Christian Martínez

Personal information
- Full name: Christian Martínez Díaz
- Date of birth: 13 October 2000 (age 25)
- Place of birth: A Coruña, Spain
- Height: 1.83 m (6 ft 0 in)
- Position: Forward

Team information
- Current team: Águilas
- Number: 9

Youth career
- Montañeros
- 2017–2018: Orillamar
- 2018–2019: Lugo

Senior career*
- Years: Team / Apps / (Gls)
- 2019–2023: Polvorín / 59 / (21)
- 2021–2022: → La Nucía (loan) / 8 / (1)
- 2022: → Bergantiños (loan) / 14 / (5)
- 2023: Lugo / 1 / (0)
- 2023: Villalbés / 14 / (2)
- 2024: La Nucía / 16 / (2)
- 2024–2025: Cacereño / 20 / (9)
- 2025–: Águilas / 41 / (18)

= Christian Martínez (footballer, born 2000) =

Spanish footballer

Christian Martínez Díaz (born 13 October 2000) is a Spanish footballer who plays as a forward for Segunda Federación club Águilas.

==Club career==
Born in A Coruña, Galicia, Martínez joined CD Lugo's youth setup in 2018, after representing Orillamar SD and Atlético Coruña Montañeros CF. He was promoted to the farm team in Tercera División ahead of the 2019–20 season, and made his senior debut on 25 August 2019 by coming on as a second-half substitute for Chiqui in a 1–0 away loss against Arosa SC.
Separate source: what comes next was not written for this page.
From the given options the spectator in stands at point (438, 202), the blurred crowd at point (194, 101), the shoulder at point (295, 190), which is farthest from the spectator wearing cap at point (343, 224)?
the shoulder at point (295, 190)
On 9 August 2021, Martínez was loaned to Segunda División RFEF side CF La Nucía for the campaign. The following 27 January, after being rarely used, he moved to fellow league team Bergantiños CF also in a temporary deal.

Back to Lugo and its B-side for 2022–23, Martínez made his first team debut on 24 March 2023, replacing Pablo Clavería late into a 2–0 Segunda División away loss against FC Cartagena.